**Work order 1:** According to the article about the Landstuhl military hospital, how many patients from the war zones are admitted there each day on average?
**Work order 2:** Resume the article about the Landstuhl military hospital, picking up after its last sentence.

━━━━━ Text section ━━━━━

Doctor on Duty

A Boston-trained Army surgeon finds satisfaction overseas patching up some of the war’s most severely wounded troops.

By Mary Wiltenburg  |  This article appeared in The Boston Globe Magazine, April 29, 2007

Some of the Iraq war’s fiercest fighting happens on its German front: the US military hospital at Landstuhl. Here, on a fortified hill southwest of Frankfurt, Colonel Stephen Flaherty heads a trauma team as war-weary as the troops it saves. The Norwell-born surgeon moves amid disinfectant smells and tangled tubes, piecing together patients who yesterday were battling insurgents in Baghdad and Kabul – and today battle for their lives. It is hard, wrenching work, he says, but worth it. In 20 years of trauma care, Flaherty has never felt such a bond with his patients. “These guys were all [hurt] doing the right thing for our country and, I believe, for the world,” he says. “That makes you want to take care of them.”

Landstuhl Regional Medical Center, America’s largest military hospital in Europe, is halfway home for soldiers wounded in Iraq and Afghanistan. On average, 25 patients from the war zones are admitted each day, 38,000 altogether in the past five years.

━━━━━ Material provided ━━━━━

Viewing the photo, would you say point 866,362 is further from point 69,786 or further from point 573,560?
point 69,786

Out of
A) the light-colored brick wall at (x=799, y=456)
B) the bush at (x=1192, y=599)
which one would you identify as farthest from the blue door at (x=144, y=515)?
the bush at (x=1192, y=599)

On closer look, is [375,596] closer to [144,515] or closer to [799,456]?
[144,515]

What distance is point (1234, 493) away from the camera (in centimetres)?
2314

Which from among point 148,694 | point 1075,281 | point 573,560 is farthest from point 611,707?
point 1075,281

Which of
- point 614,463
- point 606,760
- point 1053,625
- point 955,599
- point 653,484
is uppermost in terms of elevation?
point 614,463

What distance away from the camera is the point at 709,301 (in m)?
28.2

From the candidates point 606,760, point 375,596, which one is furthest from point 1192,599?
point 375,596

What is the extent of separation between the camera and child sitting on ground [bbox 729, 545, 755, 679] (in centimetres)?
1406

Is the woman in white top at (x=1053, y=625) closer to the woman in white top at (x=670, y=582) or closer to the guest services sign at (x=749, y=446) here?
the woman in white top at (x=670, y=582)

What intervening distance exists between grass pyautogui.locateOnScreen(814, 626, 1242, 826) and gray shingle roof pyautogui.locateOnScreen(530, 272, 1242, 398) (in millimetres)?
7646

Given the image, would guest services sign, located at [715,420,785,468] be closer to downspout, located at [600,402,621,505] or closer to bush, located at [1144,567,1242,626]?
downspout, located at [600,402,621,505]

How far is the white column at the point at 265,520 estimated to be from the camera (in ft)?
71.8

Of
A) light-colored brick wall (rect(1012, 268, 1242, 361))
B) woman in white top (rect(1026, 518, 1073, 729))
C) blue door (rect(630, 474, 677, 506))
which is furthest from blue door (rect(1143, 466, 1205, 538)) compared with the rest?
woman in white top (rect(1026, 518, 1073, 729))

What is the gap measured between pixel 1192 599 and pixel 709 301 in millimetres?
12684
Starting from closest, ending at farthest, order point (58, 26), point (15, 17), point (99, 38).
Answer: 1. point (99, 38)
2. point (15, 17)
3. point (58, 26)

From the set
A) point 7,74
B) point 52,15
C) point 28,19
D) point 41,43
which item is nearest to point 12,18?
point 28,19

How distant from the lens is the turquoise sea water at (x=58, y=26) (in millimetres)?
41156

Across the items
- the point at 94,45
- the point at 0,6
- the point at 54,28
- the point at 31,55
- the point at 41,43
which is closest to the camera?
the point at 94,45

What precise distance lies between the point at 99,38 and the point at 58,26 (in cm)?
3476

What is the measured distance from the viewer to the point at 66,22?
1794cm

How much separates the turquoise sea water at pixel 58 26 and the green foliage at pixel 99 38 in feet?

━━━━━

**Response box 1:** 25 patients.

**Response box 2:**
Since Flaherty arrived in August, he has been struck by the fact that his severely wounded patients are surviving their injuries – injuries that probably would have killed them in previous wars. Eighty-five percent of those wounded in battle have had arms or legs pierced by bullets, shredded by shrapnel, or blown off by mortar fire. Some veterans return home with only one limb or with burns over 80 percent of their bodies. Even so, Flaherty says, most are reluctant to complain. He has learned to question patients carefully about pain. “They don’t want to admit it; that’s part of the nature of young soldiers,” he says. “You have to let them know that it’s OK to hurt.”

On the orthopedics ward, where service members wake from artificial sleep to find a leg, a foot, a hand missing, Specialist Eugene DeNeutte is learning that lesson. This winter, the powerfully built soldier arrived from Iraq with his arm in a sling, his thigh dressed in gauze, and his forehead and left eyelid embroidered with 40 black stitches. Four days before, the 26-year-old from a tough side of New Haven was in a Humvee in Baqubah when it was hit with a makeshift bomb. He and another soldier were wounded; a third was killed.

A day into his stay at Landstuhl, Flaherty’s patient is trying to stay upbeat. “I’m not paralyzed, and I’m not dead, so it’s a blessing,” DeNeutte says.

On his injured thigh, a high-tech suction dressing drains fluid away from the wound. When Flaherty examined him yesterday, DeNeutte was unable to lift his bad leg. Today, with effort, he moves it a few inches off the bed.

Flaherty praises his progress. The 45-year-old doctor has graying hair, a sleep-deprived squint, and a jocular tenderness. “Looks like you’re in for some physical therapy,” he tells DeNeutte, bending over the damaged leg. “And you know physical therapy is called the ‘Little Shop of Horrors.’ ”

“I’m a weight lifter, sir,” DeNeutte says. “I’m used to it.”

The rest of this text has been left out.